The elder daughter, who’d been saddened earlier that morning by the loss of Mr. Stevens in their company, revived now with a wistful smile. “He’d certainly lay claim to mine,” she said, “if he behaved to me as gallantly as he has done to Mademoiselle Robillard. Come, mademoiselle, do share another story of your handsome chevalier and his adventures, for the morning is a dreary one and all of us need cheering.”

Mary felt little inclined to tell stories, but neither did she want to spread her own ill mood to those who had no part in causing it. Pushing the pain of her headache aside, she started to weave a new tale of a voyage on which her invented Chevalier de Vilbray—who now had grown taller as well as more chivalrous than his original—found himself traveling with villains and thieves who intended him harm. It was one of her most inspired stories and filled with excitement and intrigue, and when it had finished the mother and daughters and even the merchant were rapt with attention and greatly impressed.

“Well!” The mother leaned back as she let out the breath she’d been holding. “Your friend the chevalier is certainly one of the bravest of men.”

“Yes,” said Mary. “He is.”

At her side, the young sister had taken a pencil and paper from out of her pocket and was noting down the key points of the story. “My aunt,” she explained, “will be highly diverted by this when I write to her next. You don’t mind if I tell her?”

“Of course not.” Her tale finished, Mary was just on the point of allowing her own eyes to close when she stopped. Her aunt… “Do you write to your aunt very often?”

“Oh, yes. She is widowed, you see, and has little in life to amuse her, and when we are traveling she finds it lonely to not have us near, so I write little letters and post them whenever I can. I shall send her the next from Lyon.”

“Very kind of you,” Mary acknowledged, but absently, her own mind traveling now on a new course of thought. Her Aunt Magdalene and Uncle Jacques were not wealthy, but were she to write them a letter they surely could manage the small price that they’d have to pay to receive it. And were she to ask for their aid they’d be sure to do what they were able to do to assist her.

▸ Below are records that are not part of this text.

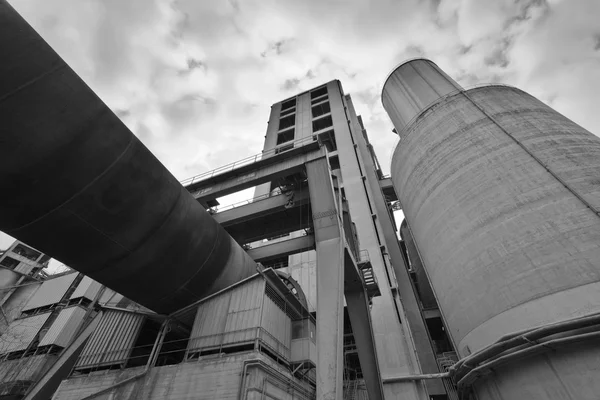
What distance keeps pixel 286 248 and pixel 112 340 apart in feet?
25.8

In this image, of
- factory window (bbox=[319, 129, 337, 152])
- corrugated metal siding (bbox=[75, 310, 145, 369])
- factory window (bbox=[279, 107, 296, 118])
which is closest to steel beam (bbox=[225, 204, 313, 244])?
corrugated metal siding (bbox=[75, 310, 145, 369])

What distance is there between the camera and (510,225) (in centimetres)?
1262

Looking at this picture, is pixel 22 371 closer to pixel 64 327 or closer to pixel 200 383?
pixel 64 327

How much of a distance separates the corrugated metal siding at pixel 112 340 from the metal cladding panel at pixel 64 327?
8916 millimetres

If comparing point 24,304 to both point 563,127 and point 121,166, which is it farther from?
point 563,127

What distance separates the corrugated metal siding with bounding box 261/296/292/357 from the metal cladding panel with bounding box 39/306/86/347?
15345 mm

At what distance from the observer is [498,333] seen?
11375mm

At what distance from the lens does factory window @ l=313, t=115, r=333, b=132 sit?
3434 centimetres

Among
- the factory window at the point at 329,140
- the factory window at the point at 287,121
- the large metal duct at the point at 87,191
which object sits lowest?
the large metal duct at the point at 87,191

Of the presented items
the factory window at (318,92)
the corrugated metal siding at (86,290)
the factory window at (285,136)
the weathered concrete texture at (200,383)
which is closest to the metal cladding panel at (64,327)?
the corrugated metal siding at (86,290)

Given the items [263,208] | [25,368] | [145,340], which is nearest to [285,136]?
[263,208]

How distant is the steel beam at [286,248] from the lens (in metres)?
13.7

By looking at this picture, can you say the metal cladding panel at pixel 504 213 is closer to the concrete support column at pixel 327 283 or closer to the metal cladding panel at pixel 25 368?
the concrete support column at pixel 327 283

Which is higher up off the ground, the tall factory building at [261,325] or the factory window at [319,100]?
the factory window at [319,100]
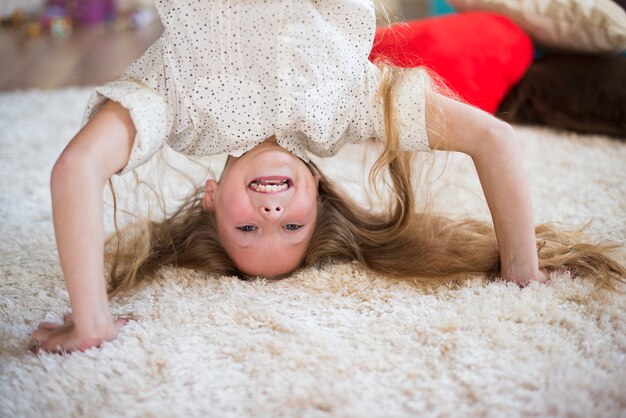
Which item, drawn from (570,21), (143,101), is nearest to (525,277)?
(143,101)

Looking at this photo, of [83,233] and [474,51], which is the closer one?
[83,233]

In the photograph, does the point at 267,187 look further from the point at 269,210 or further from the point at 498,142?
the point at 498,142

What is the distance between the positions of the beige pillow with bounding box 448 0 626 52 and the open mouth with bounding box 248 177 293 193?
122 centimetres

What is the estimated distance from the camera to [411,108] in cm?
110

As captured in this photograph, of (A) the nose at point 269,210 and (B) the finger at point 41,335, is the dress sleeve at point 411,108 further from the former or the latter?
(B) the finger at point 41,335

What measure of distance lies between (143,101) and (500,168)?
0.55 metres

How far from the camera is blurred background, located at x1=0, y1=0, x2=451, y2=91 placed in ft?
9.14

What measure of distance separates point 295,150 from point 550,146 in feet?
3.03

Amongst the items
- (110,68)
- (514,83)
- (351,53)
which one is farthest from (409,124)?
(110,68)

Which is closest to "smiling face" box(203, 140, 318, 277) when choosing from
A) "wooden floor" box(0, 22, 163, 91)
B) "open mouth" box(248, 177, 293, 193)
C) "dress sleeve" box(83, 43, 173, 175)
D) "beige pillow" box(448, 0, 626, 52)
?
"open mouth" box(248, 177, 293, 193)

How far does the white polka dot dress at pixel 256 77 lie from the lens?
1.08m

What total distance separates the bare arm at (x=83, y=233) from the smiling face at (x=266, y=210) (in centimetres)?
22

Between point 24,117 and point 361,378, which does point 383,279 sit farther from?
point 24,117

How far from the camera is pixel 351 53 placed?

Lyon was no village, she knew, but a city—much larger than any of the places they’d stopped before this. If Mary could get to a church and a priest she could make her confession and still keep her oath to Sir Redmond. A priest would not put Mr. Thomson in danger, because being bound by the sanctity of the confessional, he’d be unable to pass on the details of what Mary told him; yet having once heard those same details, a priest would most certainly also be bound, at the risk of her soul, to protect her from further exposure to vice. She could ask for protection until Uncle Jacques could arrange for her safe return to Chanteloup-les-Vignes.

Hope found a small fertile place to take root in her heart.

As if sensing the change in her mood, Frisque grew restless again. He turned thrice in her lap this time, pawed at her skirts, and then suddenly gathered his haunches and leaped from her lap to the knee of the Scotsman across from her. Mr. MacPherson’s strong leg did not look like a comfortable bed for the dog, but Frisque turned round and settled upon it decidedly, tucking his nose firmly under his paws.

Mary had at first been too surprised to react, but before she could lean forward and retrieve the dog the Scotsman’s hand descended on Frisque’s back and stayed at rest there, holding him securely. To anyone who had no notion of MacPherson’s nature, such a gesture might have seemed to be protective and endearing, but to Mary’s eyes it was but an example of the Scotsman’s way of keeping everything around him firmly under his control.

And although Frisque had not the sense to feel uncomfortable beneath that hold, for Mary it was growing more important to break free of it.

* * *

She wrote the letter late that night, when they had stopped to sup and sleep at Mâcon. Madame Roy had grown accustomed to the sight of Mary writing in her journal and made no remark upon it when she took herself to bed. And when the older woman’s breathing slowed and deepened into slumber, Mary dipped her quill into fresh ink and on a new page wrote a careful message to her aunt and uncle, ever mindful that her letter, once she’d sent it, would be passed from hand to hand and might be read by unintended eyes, particularly as it must be carried close by Saint-Germain-en-Laye, which was, as Mistress Jamieson had warned her, “full of prying eyes and those who love exposing secrets.”